┌────────

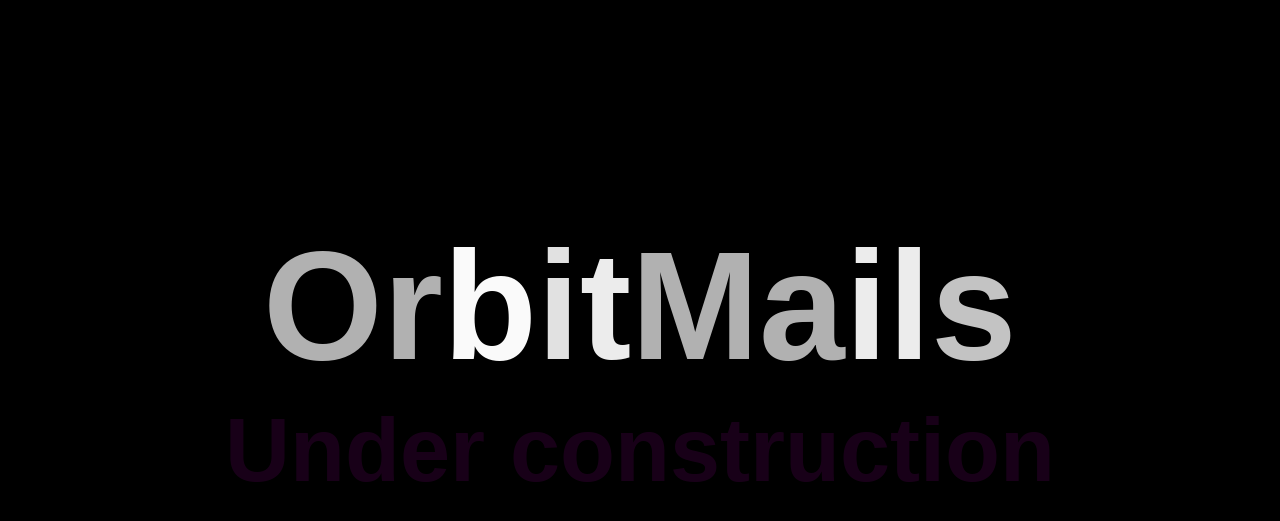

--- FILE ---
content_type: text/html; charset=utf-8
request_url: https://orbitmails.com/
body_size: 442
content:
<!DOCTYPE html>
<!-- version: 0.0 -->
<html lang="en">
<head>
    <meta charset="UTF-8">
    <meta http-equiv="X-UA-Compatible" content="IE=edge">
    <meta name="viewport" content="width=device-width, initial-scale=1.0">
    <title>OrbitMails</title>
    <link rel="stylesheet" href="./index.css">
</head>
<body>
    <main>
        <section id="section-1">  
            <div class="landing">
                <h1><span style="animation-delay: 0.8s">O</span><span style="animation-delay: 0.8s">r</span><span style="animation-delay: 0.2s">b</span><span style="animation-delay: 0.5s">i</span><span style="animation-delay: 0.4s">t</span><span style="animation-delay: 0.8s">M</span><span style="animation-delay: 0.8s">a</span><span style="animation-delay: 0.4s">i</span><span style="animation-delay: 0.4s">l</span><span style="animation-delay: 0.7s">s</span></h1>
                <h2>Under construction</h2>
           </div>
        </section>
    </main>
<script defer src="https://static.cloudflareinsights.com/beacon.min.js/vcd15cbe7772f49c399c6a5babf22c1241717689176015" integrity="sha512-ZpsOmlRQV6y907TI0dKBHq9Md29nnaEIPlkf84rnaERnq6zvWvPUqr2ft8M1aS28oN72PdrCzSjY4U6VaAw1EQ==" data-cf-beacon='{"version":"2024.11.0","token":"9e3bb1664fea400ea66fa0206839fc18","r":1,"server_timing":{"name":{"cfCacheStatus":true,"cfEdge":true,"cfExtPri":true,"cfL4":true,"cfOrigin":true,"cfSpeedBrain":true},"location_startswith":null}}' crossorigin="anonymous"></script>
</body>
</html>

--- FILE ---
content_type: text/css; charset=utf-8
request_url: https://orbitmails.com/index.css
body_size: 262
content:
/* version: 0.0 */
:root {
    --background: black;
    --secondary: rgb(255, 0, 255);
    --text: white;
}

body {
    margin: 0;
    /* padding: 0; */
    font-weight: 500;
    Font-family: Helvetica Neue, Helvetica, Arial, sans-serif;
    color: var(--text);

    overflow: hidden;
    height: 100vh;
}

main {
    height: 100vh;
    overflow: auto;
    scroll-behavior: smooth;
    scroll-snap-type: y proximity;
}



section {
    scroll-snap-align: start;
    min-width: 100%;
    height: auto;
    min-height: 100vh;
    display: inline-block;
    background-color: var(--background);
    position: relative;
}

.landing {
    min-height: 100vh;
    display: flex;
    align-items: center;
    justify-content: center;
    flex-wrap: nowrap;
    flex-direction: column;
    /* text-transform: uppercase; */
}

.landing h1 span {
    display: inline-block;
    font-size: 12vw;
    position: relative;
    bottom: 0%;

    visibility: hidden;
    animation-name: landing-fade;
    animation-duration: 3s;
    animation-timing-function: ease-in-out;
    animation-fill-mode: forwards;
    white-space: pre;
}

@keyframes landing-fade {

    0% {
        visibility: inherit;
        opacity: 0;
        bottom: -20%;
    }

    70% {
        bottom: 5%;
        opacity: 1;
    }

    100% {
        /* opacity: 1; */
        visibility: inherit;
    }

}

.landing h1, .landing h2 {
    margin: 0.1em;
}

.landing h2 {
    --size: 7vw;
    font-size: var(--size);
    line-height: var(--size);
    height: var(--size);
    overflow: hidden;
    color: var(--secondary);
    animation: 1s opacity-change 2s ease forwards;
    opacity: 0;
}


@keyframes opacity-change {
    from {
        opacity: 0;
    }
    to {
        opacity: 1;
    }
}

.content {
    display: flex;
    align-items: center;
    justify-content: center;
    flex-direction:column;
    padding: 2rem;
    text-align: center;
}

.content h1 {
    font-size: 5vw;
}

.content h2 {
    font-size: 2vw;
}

└────────
┌────────

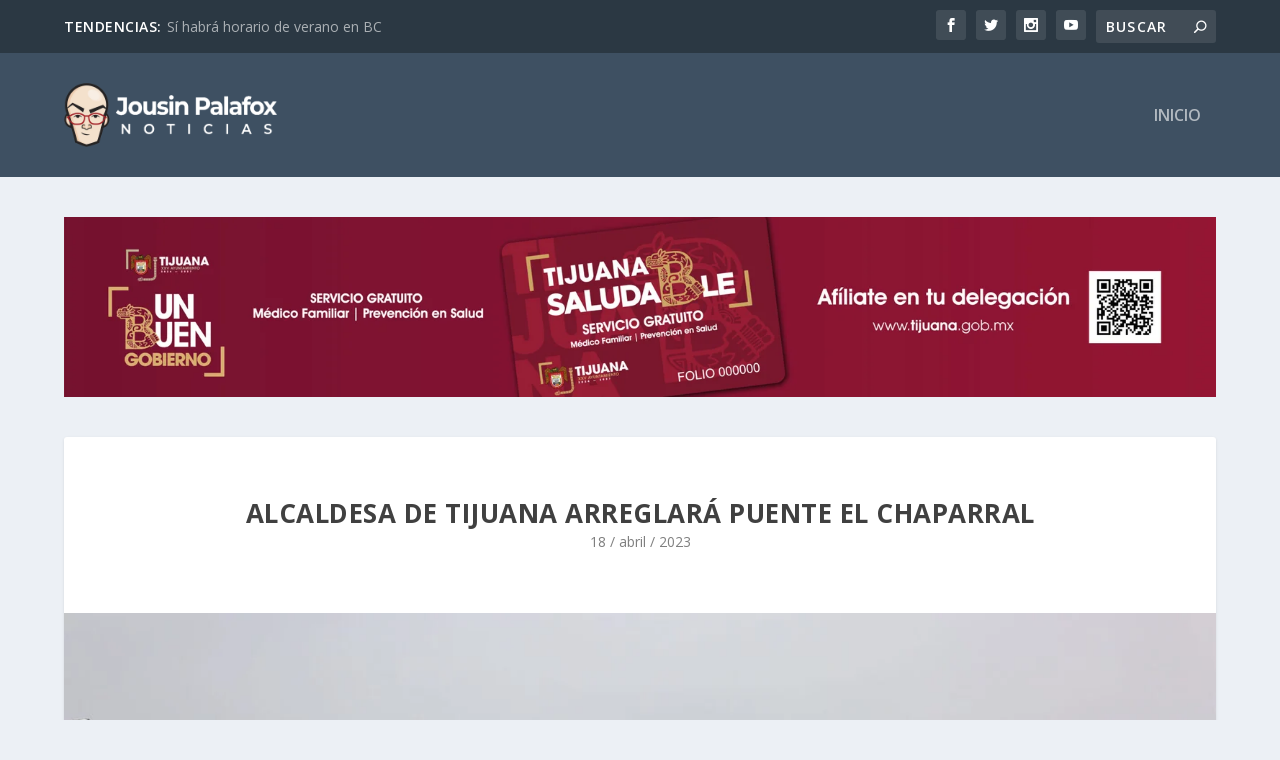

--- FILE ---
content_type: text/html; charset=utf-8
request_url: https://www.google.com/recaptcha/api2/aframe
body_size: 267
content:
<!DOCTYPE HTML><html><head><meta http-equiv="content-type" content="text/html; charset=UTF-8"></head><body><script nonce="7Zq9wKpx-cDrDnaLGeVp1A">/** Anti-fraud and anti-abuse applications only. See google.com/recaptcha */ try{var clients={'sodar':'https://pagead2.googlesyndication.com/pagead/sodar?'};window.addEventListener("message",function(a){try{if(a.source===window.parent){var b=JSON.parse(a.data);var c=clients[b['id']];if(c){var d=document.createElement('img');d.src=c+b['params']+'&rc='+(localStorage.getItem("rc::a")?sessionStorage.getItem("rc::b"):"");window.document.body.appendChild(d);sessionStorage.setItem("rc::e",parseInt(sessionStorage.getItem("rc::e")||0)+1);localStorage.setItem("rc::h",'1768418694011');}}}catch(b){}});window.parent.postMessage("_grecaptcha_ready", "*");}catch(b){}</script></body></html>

└────────

• Exercise requirements: Note every line above where the string "animation" shows up, and copy those lines.

• Answer space:
                <h1><span style="animation-delay: 0.8s">O</span><span style="animation-delay: 0.8s">r</span><span style="animation-delay: 0.2s">b</span><span style="animation-delay: 0.5s">i</span><span style="animation-delay: 0.4s">t</span><span style="animation-delay: 0.8s">M</span><span style="animation-delay: 0.8s">a</span><span style="animation-delay: 0.4s">i</span><span style="animation-delay: 0.4s">l</span><span style="animation-delay: 0.7s">s</span></h1>
    animation-name: landing-fade;
    animation-duration: 3s;
    animation-timing-function: ease-in-out;
    animation-fill-mode: forwards;
    animation: 1s opacity-change 2s ease forwards;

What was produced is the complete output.